The table also showed that during that period, nearly 29% of infected individuals were hospitalized and more than 6% had died — both much higher percentages than for cases in the general population.

But even in instances involving frailty and underlying conditions, those deaths were not inevitable. One of the first outbreaks in the country, which resulted in nearly two dozen deaths at a nursing home near Seattle, made it clear that group-living facilities must prepare to effectively guard against COVID-19’s spread. Now we know that long-term public health vigilance is needed.

Across the country, care-home sites that have managed to contain the virus have done so with basic must-do measures such as using personal protective equipment (PPE), routine testing of employees and residents, and bringing on extra workers. Their successes make clear that careful planning and effective leadership can save lives.

Hawaii’s DOH dedicated months to creating a surveillance plan, in tandem with nearly 50 long-term care facilities, that focuses on infection control and mitigation strategies — but it must respond with urgency when protocols fall short.

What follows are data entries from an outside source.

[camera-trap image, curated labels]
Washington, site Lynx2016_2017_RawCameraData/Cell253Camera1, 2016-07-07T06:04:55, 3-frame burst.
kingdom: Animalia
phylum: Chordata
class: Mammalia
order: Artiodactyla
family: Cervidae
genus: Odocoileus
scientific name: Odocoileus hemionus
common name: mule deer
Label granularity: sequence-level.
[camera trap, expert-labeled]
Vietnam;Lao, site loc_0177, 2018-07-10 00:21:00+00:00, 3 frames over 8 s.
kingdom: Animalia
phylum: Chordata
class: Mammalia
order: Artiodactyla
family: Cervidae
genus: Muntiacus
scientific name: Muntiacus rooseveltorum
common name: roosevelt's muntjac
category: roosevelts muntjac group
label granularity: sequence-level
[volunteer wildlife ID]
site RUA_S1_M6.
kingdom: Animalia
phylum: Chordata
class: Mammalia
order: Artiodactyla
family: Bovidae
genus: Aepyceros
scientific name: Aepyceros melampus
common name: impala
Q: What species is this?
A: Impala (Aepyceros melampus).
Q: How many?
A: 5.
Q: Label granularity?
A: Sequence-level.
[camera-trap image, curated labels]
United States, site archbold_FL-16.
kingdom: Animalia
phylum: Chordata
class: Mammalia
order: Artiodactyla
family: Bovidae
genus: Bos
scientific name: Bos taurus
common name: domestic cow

That certainly is what’s happened at the Hilo care home, where on Wednesday slightly more than 60 of 74 residents, veterans and their spouses, had tested positive, along with 22 employees. That is a severe hotspot that demands immediate attention.

At surge sites, the local AARP chapter suggests adopting a “strike team” strategy that’s being used on the mainland. Through this model, teams — consisting of medical workers, emergency responders, clergy and others — “parachute in” as they would in natural disasters like hurricanes and wildfires to combat virus outbreaks in long-term care facilities.

While this tactic might be complicated by Hawaii’s geographic isolation, U.S. Sen. Brian Schatz, too, has sensibly called for outside help, via the Veterans Affairs, in remedying the Yukio Okutsu home outbreak. Military veterans there — along with patients and workers in care facilities throughout the islands — deserve to be a state priority, which includes a candid accounting of COVID-19 oversight.